Re: pg_dump and pgpool

From: Tatsuo Ishii <t-ishii(at)sra(dot)co(dot)jp>
To: smarlowe(at)g2switchworks(dot)com
Cc: tgl(at)sss(dot)pgh(dot)pa(dot)us, pgsql-general(at)postgresql(dot)org
Subject: Re: pg_dump and pgpool
Date: 2004-12-30 15:46:29
Message-ID: 20041231.004629.57439590.t-ishii@sra.co.jp
Views: Raw Message | Whole Thread | Download mbox | Resend email
Thread:
Lists: pgsql-general

> On Wed, 2004-12-29 at 17:30, Tom Lane wrote:
> > Scott Marlowe <smarlowe(at)g2switchworks(dot)com> writes:
> > > On Wed, 2004-12-29 at 16:56, Tom Lane wrote:
> > >> No, we'd be throwing more, and more complex, queries. Instead of a
> > >> simple lookup there would be some kind of join, or at least a lookup
> > >> that uses a multicolumn key.
> >
> > > I'm willing to bet the performance difference is less than noise.
> >
> > [ shrug... ] I don't have a good handle on that, and neither do you.
> > What I am quite sure about though is that pg_dump would become internally
> > a great deal messier and harder to maintain if it couldn't use OIDs.
> > Look at the DumpableObject manipulations and ask yourself what you're
> > going to do instead if you have to use a primary key that is of a
> > different kind (different numbers of columns and datatypes) for each
> > system catalog. Ugh.
>
> Wait, do you mean it's impossible to throw a single SQL query with a
> proper join clause that USES OIDs but doesn't return them? Or that it's
> impossible to throw a single query without joining on OIDs. I don't
> mind joining on OIDs, I just don't want them crossing the connection is
> all. And yes, it might be ugly, but I can't imagine it being
> unmaintable for some reason.
>
> > I don't think it's worth that price to support a fundamentally bogus
> > approach to backup.
>
> But it's not bogus.

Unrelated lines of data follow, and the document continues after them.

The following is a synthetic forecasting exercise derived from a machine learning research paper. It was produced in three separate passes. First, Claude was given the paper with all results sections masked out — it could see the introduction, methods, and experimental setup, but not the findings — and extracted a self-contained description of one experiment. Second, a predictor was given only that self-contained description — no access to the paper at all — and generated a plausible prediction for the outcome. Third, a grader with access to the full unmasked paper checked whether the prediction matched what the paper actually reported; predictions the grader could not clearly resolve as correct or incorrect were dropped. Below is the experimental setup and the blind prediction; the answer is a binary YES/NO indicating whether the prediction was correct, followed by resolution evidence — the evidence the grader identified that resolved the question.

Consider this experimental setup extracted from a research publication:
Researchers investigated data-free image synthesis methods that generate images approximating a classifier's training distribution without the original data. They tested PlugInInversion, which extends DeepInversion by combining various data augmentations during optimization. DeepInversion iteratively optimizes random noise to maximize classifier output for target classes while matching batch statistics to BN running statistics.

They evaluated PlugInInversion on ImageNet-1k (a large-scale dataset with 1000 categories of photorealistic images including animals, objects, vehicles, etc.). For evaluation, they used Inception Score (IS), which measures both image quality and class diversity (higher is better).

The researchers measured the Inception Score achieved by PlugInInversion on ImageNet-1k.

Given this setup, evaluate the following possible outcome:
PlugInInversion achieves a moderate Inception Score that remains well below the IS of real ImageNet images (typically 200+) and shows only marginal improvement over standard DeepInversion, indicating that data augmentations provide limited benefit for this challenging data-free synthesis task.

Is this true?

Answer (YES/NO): NO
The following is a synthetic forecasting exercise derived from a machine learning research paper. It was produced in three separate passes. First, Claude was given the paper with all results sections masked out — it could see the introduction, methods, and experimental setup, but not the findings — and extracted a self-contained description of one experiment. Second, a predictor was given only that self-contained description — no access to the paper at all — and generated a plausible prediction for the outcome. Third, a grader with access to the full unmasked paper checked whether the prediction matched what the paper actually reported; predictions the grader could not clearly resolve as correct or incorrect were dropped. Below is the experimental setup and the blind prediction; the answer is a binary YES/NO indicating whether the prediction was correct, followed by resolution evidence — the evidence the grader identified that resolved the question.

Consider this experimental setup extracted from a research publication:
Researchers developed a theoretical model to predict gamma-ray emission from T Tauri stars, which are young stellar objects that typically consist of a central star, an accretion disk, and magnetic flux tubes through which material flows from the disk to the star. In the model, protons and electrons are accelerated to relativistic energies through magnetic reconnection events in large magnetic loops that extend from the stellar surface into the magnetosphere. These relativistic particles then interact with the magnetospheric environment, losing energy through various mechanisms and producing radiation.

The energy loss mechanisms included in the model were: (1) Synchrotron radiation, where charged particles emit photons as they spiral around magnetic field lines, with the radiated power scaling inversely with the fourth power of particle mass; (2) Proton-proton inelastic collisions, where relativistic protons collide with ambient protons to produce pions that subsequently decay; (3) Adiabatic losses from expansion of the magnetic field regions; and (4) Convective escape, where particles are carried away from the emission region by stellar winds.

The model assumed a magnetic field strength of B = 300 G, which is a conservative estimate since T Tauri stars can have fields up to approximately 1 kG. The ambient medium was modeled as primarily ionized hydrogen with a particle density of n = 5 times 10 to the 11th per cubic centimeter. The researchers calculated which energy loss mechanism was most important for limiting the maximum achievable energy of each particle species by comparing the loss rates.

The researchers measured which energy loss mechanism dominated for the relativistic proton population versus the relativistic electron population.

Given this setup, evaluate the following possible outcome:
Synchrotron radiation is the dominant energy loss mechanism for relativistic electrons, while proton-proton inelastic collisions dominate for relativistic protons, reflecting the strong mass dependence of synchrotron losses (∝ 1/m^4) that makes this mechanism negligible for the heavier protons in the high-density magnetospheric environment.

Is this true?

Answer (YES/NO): YES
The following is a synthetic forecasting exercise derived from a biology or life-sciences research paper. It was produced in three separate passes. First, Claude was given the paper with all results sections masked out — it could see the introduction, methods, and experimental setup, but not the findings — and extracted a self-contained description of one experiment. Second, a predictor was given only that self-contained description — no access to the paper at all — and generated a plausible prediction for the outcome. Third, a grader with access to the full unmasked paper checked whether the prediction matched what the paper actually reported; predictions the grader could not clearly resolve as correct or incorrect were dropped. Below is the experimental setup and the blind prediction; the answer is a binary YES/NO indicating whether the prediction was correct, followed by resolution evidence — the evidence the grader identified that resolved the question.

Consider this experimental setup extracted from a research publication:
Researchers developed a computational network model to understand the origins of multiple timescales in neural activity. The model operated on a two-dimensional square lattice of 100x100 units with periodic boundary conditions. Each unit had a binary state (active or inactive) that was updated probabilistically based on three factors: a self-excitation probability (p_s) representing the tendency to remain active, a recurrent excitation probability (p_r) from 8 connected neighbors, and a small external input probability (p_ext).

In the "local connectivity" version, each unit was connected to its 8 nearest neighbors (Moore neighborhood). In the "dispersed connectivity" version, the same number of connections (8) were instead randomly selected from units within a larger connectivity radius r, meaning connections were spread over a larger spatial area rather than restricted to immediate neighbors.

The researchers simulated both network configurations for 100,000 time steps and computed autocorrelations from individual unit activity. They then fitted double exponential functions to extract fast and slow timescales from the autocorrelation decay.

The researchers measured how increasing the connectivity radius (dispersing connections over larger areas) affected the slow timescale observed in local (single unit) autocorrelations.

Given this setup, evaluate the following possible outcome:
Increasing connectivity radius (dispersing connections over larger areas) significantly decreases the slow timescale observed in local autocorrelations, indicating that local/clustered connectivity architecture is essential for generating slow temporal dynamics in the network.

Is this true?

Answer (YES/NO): YES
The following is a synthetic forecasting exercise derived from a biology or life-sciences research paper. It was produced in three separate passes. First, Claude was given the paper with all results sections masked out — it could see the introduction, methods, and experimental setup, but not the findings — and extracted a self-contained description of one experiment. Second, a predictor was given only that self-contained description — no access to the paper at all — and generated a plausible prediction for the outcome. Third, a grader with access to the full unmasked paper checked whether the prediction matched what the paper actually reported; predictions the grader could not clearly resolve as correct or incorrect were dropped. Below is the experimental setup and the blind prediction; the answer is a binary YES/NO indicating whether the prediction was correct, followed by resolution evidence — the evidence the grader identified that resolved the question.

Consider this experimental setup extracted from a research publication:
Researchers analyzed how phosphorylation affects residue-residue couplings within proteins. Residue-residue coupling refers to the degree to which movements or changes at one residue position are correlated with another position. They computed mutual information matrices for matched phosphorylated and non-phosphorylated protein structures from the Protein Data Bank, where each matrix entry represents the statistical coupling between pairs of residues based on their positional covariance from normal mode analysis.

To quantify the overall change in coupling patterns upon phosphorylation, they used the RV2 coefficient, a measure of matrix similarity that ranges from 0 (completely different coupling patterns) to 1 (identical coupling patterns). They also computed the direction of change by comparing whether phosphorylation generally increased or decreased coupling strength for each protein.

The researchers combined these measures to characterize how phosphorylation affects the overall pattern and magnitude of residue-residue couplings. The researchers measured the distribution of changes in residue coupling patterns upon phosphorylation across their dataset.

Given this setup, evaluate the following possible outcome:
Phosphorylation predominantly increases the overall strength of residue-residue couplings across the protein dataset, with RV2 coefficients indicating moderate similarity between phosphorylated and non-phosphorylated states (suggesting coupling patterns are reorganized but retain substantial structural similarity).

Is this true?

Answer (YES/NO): NO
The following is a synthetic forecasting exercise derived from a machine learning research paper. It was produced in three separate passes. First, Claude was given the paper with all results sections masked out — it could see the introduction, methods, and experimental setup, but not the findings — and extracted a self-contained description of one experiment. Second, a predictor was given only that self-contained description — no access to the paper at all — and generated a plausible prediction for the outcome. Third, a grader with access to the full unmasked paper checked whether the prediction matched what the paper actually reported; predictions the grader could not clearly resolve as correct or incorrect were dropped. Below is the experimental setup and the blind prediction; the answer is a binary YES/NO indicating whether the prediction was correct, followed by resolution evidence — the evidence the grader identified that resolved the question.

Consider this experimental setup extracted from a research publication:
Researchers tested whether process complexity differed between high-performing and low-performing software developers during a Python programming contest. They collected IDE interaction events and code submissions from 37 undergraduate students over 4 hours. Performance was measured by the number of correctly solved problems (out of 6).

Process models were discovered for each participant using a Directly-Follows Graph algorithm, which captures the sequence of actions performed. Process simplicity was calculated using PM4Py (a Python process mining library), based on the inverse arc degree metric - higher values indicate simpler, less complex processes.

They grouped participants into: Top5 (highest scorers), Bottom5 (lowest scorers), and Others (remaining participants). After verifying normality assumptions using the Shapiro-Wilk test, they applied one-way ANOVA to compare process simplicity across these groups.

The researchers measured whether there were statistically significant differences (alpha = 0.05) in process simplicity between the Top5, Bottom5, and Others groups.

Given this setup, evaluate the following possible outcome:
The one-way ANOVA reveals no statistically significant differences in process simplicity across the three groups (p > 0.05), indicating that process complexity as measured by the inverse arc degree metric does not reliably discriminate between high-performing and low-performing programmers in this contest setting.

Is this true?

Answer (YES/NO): NO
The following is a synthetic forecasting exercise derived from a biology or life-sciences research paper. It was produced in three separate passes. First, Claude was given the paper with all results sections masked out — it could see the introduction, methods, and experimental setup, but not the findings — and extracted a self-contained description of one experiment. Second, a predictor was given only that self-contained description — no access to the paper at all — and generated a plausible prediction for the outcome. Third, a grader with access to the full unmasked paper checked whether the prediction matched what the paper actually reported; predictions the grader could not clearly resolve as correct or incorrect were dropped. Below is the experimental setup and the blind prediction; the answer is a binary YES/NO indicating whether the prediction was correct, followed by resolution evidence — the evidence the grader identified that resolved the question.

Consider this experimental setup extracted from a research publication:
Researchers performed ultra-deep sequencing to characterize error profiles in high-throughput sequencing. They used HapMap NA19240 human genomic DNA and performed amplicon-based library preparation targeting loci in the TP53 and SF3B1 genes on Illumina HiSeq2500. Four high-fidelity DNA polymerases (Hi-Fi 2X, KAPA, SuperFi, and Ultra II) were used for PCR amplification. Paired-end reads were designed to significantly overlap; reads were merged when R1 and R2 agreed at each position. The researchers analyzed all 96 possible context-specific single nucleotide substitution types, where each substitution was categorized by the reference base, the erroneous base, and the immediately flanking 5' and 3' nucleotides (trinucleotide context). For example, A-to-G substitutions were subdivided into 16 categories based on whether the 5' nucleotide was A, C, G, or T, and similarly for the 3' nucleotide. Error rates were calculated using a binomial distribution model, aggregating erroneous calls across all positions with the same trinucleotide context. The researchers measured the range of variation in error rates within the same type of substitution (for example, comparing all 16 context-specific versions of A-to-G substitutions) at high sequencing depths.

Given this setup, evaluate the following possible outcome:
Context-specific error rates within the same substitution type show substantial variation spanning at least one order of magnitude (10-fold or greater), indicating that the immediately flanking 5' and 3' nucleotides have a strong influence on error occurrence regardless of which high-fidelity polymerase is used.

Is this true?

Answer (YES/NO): YES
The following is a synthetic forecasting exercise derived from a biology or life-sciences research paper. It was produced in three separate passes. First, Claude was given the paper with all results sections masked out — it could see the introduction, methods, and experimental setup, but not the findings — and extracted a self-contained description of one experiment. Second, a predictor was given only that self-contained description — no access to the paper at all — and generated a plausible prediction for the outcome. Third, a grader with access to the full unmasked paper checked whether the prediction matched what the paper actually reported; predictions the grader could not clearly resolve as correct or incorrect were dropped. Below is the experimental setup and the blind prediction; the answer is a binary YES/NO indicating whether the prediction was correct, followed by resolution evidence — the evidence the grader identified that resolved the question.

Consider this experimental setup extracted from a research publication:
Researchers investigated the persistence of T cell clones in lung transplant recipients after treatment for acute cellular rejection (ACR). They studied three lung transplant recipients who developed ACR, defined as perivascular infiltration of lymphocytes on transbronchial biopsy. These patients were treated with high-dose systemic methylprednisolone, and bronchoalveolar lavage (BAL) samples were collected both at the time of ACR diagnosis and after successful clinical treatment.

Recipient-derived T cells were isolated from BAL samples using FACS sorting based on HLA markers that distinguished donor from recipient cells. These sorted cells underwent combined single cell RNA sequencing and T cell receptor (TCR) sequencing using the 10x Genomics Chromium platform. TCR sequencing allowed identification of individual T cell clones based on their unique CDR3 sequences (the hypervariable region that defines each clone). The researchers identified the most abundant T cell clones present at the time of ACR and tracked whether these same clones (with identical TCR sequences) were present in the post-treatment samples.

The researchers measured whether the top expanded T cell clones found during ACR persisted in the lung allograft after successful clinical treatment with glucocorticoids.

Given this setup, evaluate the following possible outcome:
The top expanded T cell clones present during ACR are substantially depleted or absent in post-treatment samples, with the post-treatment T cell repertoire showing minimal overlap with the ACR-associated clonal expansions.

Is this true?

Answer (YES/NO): NO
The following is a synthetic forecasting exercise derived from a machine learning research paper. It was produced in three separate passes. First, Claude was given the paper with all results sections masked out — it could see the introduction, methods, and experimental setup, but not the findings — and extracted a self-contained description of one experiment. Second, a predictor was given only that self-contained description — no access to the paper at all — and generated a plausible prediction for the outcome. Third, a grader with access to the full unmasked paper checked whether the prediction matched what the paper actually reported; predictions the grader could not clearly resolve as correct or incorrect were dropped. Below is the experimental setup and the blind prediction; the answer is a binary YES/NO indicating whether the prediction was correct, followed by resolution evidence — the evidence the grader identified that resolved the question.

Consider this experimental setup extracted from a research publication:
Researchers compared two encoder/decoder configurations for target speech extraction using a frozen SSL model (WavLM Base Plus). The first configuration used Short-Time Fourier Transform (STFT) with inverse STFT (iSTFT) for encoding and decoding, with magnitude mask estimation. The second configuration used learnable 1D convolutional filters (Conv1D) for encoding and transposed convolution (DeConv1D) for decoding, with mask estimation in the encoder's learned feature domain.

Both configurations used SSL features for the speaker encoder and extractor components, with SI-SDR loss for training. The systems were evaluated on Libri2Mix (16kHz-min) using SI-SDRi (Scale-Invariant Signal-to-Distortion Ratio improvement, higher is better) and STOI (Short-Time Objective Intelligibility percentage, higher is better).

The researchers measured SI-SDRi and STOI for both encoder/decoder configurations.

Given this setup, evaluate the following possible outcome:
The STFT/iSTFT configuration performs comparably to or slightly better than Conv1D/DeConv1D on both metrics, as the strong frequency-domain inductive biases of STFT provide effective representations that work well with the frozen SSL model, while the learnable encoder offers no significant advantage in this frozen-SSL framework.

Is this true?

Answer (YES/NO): NO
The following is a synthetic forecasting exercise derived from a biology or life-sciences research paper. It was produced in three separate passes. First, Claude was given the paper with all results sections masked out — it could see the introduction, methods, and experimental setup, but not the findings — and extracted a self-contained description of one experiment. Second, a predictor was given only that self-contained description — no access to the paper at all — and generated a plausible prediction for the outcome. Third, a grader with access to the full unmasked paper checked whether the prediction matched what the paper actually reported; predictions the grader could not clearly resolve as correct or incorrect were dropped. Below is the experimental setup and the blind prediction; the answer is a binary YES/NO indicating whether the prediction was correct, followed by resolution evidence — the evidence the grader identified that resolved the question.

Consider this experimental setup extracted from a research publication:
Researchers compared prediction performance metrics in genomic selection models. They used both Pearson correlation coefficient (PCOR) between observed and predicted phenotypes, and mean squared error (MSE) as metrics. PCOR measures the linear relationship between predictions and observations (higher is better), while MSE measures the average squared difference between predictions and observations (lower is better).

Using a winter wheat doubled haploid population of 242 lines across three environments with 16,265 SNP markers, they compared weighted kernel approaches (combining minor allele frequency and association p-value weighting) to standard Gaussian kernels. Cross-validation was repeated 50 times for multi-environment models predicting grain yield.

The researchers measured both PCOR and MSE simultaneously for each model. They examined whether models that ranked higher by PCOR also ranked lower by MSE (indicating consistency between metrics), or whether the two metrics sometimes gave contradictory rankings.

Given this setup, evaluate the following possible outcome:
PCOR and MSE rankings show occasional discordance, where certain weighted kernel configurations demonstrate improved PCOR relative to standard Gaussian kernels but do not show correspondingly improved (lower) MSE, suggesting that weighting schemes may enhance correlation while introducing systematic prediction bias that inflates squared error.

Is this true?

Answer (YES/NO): NO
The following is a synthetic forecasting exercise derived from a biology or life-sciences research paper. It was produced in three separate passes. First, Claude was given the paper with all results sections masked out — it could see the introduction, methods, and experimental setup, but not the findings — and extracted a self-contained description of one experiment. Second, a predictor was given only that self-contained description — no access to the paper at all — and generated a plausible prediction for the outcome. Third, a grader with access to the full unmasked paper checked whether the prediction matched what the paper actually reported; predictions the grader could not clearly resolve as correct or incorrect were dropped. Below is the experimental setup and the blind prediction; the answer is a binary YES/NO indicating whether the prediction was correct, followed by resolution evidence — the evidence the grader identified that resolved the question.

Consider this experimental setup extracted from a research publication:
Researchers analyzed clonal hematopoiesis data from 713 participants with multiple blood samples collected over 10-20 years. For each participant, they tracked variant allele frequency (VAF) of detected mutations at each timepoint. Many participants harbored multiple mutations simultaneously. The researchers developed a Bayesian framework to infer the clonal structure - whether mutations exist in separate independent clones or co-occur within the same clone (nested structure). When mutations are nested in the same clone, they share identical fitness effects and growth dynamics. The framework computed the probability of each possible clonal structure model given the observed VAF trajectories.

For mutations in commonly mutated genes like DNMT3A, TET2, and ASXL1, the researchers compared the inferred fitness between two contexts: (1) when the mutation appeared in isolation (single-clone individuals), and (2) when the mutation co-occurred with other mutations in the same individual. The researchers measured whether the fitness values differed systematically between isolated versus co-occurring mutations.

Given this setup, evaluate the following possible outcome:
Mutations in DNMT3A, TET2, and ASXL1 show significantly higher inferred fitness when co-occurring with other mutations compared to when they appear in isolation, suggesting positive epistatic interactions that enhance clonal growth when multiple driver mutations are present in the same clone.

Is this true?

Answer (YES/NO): NO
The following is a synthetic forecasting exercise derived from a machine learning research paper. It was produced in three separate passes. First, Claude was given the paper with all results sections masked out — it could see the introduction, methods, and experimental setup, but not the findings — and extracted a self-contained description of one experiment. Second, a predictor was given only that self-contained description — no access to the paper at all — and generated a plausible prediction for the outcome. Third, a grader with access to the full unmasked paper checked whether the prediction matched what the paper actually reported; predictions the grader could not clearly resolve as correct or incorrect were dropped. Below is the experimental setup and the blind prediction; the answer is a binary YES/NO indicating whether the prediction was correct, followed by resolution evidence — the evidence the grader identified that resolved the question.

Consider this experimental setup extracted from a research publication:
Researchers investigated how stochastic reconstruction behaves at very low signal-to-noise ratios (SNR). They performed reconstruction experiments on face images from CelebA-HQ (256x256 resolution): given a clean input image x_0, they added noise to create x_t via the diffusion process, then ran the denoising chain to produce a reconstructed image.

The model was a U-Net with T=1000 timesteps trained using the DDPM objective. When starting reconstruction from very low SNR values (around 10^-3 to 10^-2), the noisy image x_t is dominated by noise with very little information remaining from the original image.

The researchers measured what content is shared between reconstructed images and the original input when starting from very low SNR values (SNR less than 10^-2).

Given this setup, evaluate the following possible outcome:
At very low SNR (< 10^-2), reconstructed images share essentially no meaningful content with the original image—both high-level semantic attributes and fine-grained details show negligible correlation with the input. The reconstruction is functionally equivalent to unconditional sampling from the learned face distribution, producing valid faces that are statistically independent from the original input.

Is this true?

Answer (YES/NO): NO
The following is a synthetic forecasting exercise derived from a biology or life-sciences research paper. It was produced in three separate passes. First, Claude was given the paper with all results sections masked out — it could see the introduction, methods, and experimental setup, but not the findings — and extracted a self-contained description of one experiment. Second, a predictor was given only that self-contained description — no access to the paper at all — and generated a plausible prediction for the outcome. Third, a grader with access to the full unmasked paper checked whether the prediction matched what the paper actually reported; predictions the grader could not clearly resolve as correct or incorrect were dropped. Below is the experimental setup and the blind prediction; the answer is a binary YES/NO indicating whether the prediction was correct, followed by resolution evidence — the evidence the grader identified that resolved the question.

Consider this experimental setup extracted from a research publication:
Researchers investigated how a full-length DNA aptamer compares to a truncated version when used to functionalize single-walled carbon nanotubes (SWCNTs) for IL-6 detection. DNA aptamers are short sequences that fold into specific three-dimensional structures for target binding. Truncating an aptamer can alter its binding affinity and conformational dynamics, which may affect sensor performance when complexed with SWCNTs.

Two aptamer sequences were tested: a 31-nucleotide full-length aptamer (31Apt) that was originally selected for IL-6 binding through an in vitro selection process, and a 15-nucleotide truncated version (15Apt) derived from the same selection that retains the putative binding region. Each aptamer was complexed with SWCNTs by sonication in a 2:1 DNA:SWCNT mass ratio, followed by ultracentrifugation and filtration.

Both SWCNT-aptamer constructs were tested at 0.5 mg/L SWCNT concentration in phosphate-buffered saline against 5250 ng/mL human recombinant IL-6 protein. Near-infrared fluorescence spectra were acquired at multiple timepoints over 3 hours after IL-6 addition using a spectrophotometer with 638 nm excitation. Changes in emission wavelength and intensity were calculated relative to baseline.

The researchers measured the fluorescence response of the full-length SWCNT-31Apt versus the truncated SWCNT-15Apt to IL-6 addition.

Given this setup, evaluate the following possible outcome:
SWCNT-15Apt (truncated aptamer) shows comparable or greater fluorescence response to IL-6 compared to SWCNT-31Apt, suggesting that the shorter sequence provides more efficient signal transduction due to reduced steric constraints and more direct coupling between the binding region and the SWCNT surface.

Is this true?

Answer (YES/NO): NO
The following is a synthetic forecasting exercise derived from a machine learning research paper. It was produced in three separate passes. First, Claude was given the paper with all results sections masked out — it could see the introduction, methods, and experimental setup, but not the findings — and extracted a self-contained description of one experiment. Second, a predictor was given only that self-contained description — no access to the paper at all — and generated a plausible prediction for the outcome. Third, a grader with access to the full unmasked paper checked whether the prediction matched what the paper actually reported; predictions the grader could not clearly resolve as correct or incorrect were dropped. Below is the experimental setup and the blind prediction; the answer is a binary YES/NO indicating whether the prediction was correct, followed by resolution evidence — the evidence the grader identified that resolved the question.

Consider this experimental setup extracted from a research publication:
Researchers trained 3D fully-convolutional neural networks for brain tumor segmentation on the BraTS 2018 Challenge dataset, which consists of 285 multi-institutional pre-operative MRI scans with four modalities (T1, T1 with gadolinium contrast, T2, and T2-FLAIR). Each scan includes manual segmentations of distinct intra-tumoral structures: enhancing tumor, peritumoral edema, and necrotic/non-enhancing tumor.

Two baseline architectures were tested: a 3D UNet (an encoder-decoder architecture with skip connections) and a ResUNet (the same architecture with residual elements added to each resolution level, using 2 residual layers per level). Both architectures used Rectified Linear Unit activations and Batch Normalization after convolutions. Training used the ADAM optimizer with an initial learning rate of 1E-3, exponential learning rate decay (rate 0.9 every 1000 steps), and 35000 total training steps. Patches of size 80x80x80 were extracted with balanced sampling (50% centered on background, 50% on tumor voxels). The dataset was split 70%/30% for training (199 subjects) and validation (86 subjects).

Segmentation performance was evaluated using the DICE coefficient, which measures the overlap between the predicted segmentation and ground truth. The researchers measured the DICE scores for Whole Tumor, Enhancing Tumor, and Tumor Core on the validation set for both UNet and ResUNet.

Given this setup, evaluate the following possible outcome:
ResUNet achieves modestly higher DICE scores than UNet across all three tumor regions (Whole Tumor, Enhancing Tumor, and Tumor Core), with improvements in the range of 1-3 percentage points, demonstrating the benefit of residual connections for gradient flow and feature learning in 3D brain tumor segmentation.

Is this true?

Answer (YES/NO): NO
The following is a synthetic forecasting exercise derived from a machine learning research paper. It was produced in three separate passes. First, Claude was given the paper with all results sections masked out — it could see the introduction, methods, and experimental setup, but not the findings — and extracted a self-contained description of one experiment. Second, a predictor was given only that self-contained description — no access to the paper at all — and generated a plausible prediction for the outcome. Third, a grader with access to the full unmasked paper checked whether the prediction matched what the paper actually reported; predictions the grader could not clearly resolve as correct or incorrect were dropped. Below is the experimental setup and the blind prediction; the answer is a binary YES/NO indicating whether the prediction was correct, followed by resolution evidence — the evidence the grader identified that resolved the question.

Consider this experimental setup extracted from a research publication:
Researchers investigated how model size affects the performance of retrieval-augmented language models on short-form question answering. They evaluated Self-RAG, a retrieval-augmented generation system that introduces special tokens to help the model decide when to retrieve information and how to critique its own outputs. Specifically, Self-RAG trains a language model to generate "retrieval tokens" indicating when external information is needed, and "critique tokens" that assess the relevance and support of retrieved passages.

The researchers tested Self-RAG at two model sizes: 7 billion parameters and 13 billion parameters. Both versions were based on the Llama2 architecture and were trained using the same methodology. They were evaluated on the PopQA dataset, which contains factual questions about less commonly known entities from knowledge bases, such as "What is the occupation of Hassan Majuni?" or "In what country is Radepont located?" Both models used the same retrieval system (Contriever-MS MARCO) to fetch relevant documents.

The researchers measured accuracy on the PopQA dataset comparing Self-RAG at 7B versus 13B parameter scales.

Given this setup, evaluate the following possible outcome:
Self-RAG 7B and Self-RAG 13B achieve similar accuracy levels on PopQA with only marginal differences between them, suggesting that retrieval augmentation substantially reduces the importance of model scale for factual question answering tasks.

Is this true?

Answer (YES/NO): YES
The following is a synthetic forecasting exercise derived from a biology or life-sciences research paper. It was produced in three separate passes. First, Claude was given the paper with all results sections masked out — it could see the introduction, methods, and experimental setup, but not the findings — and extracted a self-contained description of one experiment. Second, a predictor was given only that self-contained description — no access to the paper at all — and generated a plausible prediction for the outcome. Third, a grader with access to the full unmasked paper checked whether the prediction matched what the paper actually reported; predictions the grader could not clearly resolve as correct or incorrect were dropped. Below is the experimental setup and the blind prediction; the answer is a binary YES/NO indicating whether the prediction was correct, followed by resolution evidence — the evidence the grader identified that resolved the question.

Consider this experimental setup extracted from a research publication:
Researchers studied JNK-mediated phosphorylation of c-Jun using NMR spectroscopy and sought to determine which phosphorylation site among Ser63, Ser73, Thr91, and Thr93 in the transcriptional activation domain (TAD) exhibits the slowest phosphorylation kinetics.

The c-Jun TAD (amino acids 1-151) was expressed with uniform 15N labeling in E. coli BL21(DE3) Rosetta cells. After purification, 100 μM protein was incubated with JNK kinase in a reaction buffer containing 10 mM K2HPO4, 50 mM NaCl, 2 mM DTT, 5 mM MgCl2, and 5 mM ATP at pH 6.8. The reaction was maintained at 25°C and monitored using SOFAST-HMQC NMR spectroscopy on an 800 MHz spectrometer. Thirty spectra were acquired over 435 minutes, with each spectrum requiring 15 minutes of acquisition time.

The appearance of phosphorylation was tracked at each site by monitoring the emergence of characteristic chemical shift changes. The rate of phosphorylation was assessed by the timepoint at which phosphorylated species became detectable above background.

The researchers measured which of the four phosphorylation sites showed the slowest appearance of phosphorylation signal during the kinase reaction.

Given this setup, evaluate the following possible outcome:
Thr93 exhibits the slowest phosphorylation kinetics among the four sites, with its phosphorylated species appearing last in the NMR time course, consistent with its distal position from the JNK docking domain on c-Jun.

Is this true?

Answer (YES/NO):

IT allows me to compare two databases running under
> a pgpool synchronous cluster and KNOW if there are inconsistencies in
> data between them, so it is quite useful to me.
>
> > IMHO you don't want extra layers of software in
> > between pg_dump and the database --- each one just introduces another
> > risk of getting a wrong backup. You've yet to explain what the
> > *benefit* of putting pgpool in there is for this problem.
>
> Actually, it ensures that I get the right backup, because pgpool will
> cause the backup to fail if there are any differences between the two
> backend servers, thus telling me that I have an inconsistency.
>
> That's the primary reason I want this. The secondary reason, which I
> can work around, is that I'm running the individual databases on
> machines that only answer the specific IP of the pgpool machine's IP, so
> remote backups aren't possible, and only the pgpool machine would be
> capable of doing the backups, but we have (like so many other companies)
> a centralized backup server. I can always allow that machine to connect
> to the database(s) to do backup, but my fear is that by allowing
> anything other than pgpool to hit those backend databases they could be
> placed out of sync with each other. Admitted, a backup process
> shouldn't be updating the database, so this, as I said, isn't really a
> big deal. More of a mild kink really. As long as all access is
> happening through pgpool, they should stay coherent to each other.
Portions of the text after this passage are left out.